* [Selection]:
Chris Messina's got a fantastic post about YouTube and Creative Commons. As it is CC licensed, I've reproduced it here:

Why YouTube should support Creative Commons now


YouTube should support Creative Commons

I was in Miami last week to meet with my fellow screeners from the Knight News Challenge and Jay Dedman and Ryanne Hodson, two vlogger friends whom I met through coworking, started talking about content licensing, specifically as related to President-Elect Barack Obama’s weekly address, which, if things go according to plan, will continue to be broadcast on YouTube.

The question came up: what license should Barack Obama use for his content? This, in turn, revealed a more fundamental question: why doesn’t YouTube let you pick a license for the work that you upload (and must, given the terms of the site, own the rights to in the first place)? And if this omission isn’t intentional (that is, no one decided against such a feature, it just hasn’t bubbled up in the priority queue yet), then what can be done to facilitate the adoption of Creative Commons on the site?

To date, few video sharing sites, save Blip.tv and Flickr (even if they only deal with long photos), have actually embraced Creative Commons to any appreciable degree. Ironically, of all sites, YouTube seems the most likely candidate to adopt Creative Commons, given its rampant remix and republish culture (a culture which continues to vex major movie studies and other fastidious copyright owners).

One might make the argument that, considering the history of illegally shared copyrighted material on YouTube, enabling Creative Commons would simply lead to people mislicensing work that they don’t own… but I think that’s a strawman argument that falls down in practice for a number of reasons:

  • First of all, all sites that enable the use of CC licenses offer the scheme as opt-in, defaulting to the traditional all rights reserved use of copyright. Enabling the choice of Creative Commons wouldn’t necessarily affect this default.

* [What you have to do]:
In the post on YouTube and Creative Commons, what default do sites that enable CC licenses use?

* [Provided material]:
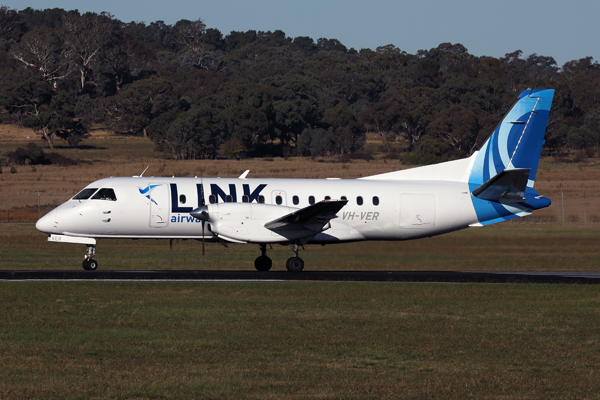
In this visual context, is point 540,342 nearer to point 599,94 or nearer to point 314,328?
point 314,328

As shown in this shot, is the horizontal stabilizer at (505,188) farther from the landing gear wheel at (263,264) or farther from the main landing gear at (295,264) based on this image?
the landing gear wheel at (263,264)

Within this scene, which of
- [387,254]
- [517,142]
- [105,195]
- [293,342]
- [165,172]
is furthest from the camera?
[165,172]

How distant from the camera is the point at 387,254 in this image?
25.0 metres

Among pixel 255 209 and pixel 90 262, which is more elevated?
pixel 255 209

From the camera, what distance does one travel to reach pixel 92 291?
19234 millimetres

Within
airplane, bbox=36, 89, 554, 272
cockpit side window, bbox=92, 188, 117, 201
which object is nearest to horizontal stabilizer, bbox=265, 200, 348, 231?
airplane, bbox=36, 89, 554, 272

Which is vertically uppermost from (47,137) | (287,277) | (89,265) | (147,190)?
(47,137)

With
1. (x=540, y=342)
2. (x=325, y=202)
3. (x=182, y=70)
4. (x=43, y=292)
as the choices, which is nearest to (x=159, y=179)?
(x=325, y=202)

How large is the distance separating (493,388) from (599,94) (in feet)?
424

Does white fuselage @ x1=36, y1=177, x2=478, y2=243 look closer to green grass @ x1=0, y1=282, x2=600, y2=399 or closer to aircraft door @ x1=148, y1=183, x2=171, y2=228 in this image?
aircraft door @ x1=148, y1=183, x2=171, y2=228

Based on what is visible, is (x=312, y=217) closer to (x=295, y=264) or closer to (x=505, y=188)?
(x=295, y=264)

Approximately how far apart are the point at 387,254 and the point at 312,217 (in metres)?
2.78

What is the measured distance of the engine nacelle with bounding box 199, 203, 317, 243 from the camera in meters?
24.5

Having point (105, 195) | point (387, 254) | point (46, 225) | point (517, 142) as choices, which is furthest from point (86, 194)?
point (517, 142)
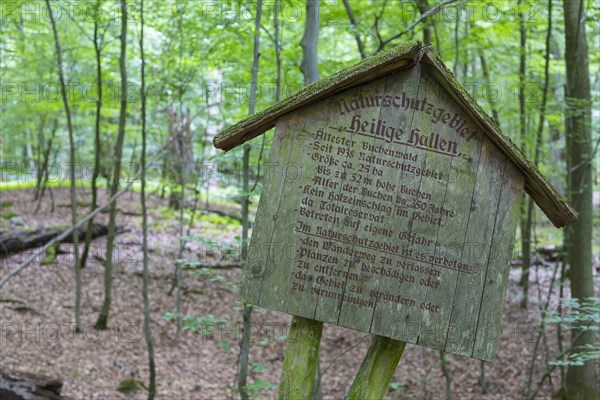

* [Task response]:
They default to the traditional all rights reserved use of copyright, with Creative Commons offered as opt-in.